Ana Paula Maia. De ganados y hombres.

septiembre 3, 2025

Ana Paula Maia, De ganados y hombres
Eterna cadencia, 2015. 128 páginas.

En un matadero de Brasil Edgard Wilson se gana la vida sacrificando vacas. Le gusta hacer bien su trabajo, las marca con una cruz en la testud para afinar el golpe y matarlas de la mejor manera posible. En ese ambiente de violencia descarnada empiezan a suceder algunos hechos un tanto extraños.

Con un lenguaje tan crudo como lo que cuenta nos ofrece un retrato de esa violencia que tenemos escondida en nuestra sociedad. Las hamburguesas asépticas que vemos en el supermercado tienen detrás una historia de violencia y precariedad.

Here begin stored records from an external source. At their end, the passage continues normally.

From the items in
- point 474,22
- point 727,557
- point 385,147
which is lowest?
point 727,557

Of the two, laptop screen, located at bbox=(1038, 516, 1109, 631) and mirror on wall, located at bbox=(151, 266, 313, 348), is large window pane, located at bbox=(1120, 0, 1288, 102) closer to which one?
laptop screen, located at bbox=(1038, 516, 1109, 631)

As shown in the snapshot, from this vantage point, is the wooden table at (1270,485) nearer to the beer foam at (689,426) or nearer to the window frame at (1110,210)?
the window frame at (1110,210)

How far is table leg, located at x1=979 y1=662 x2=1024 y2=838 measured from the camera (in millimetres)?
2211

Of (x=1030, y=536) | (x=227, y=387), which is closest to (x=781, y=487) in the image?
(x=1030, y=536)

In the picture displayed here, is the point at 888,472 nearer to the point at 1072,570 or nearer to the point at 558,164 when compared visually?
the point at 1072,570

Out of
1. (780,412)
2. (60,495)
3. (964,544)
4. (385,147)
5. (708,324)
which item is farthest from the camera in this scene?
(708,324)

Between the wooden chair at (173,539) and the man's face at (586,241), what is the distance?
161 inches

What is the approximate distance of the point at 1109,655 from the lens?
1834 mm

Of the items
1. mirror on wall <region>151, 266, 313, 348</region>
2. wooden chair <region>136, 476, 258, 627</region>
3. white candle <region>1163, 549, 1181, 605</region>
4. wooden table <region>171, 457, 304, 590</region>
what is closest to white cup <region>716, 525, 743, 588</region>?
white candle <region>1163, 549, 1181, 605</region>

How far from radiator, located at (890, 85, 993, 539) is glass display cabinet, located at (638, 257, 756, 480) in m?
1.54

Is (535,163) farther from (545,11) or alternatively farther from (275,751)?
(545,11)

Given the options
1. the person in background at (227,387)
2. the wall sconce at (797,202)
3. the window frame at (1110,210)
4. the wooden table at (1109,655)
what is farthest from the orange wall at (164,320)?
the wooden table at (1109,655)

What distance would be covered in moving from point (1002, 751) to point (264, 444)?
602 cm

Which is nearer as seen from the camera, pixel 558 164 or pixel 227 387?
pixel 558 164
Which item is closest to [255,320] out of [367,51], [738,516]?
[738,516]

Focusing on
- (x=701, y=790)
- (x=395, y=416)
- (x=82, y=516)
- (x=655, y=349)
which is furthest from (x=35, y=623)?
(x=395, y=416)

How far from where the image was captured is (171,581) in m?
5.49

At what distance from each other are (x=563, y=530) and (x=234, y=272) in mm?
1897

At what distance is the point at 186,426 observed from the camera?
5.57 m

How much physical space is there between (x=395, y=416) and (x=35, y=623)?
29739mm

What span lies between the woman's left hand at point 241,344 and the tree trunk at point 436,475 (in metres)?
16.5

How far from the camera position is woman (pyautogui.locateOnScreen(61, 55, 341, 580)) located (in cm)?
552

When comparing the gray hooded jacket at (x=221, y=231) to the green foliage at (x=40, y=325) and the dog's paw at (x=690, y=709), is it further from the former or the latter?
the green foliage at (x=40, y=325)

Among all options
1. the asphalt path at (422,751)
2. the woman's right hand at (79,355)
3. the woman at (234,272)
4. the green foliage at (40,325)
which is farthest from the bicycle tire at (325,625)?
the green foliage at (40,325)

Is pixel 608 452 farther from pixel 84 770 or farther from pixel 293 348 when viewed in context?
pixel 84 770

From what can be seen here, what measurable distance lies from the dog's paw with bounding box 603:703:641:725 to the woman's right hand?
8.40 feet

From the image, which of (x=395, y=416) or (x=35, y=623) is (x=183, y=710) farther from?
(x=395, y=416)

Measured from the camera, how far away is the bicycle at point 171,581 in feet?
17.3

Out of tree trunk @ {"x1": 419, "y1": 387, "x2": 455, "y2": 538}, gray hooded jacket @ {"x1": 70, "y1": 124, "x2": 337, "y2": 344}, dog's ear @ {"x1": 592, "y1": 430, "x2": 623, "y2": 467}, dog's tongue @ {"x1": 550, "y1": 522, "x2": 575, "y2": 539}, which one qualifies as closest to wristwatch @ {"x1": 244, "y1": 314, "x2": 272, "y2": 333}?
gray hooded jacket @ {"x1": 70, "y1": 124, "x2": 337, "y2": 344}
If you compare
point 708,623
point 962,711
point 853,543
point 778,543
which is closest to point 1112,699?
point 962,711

Los sucesos extraños le dan otra dimensión a una denuncia sin paliativos de la depredación que los humanos hacemos sobre los animales y entre nosotros. El conjunto es una novela que, a pesar de su brevedad, tiene una atmósfera inquietante y nos personajes inolvidables.

Muy bueno.

Emeterio hace un movimiento de hombros y se larga a caminar en dirección al portón de atrás, que es por donde él y el resto de los hombres, salvo Edgar, entran para retomar el trabajo. De ahí el viejo ingresa al sector de grasería, donde van a parar los productos provenientes de las áreas de faenado, despiece, tripería y mondonguería que no sirven para consumo humano. Esos restos se procesan ahí y se aprovechan para fabricar sebo y harina de hueso. Todos los días le agradece a Dios por permitirle seguir trabajando, porque aunque es viejo la fuerza no le falta. En la boca le quedan cuatro dientes nada más, pero eso no suma ni resta para el ejercicio de sus funciones. Y se da tanta maña como cuando era un treintañero. Sin embargo, para cualquier persona del lado de afuera del matadero, el viejo está tan acabado como los pedazos de vísceras y huesos con los que lidia.
Edgar Wilson enciende un cigarrillo y decide tomarse cinco minutos más, pero ahora solo y en silencio. Desde donde está puede ver muchas vacas pastando en corrales abiertos, delimitados por estacas y cercos de alambre. Camina hasta uno de los corrales y comprueba que el alambrado ya no está tan tenso como debería. Al caer la tarde, cuando el crepúsculo abre el cielo en tajadas coloradas como fisuras en un volcán, los rumiantes dejan de pastar y van a reunirse en grupos bajo la fronda de algún árbol. Pero hoy el día está nublado y el cielo, en vez de una tonalidad sangrienta, tendrá un gris oscuro en los márgenes.
A Edgar le gusta mirar a los animales encerrados. Solos o en grupitos, se mueven siempre al mismo ritmo para masticar o para sacudir el rabo. Los bovinos, todos, se orientan buscando el norte cuando pastan, eso porque pueden sentir los campos magnéticos de la Tierra. Muy poca gente entiende el porqué, pero los que todos los días trabajan con vacas saben que ellas tienen ese código de comportamiento y que se paran todas apuntando a la misma dirección para pastar. Ese equilibrio no se ve en los hombres, en ninguno de ellos.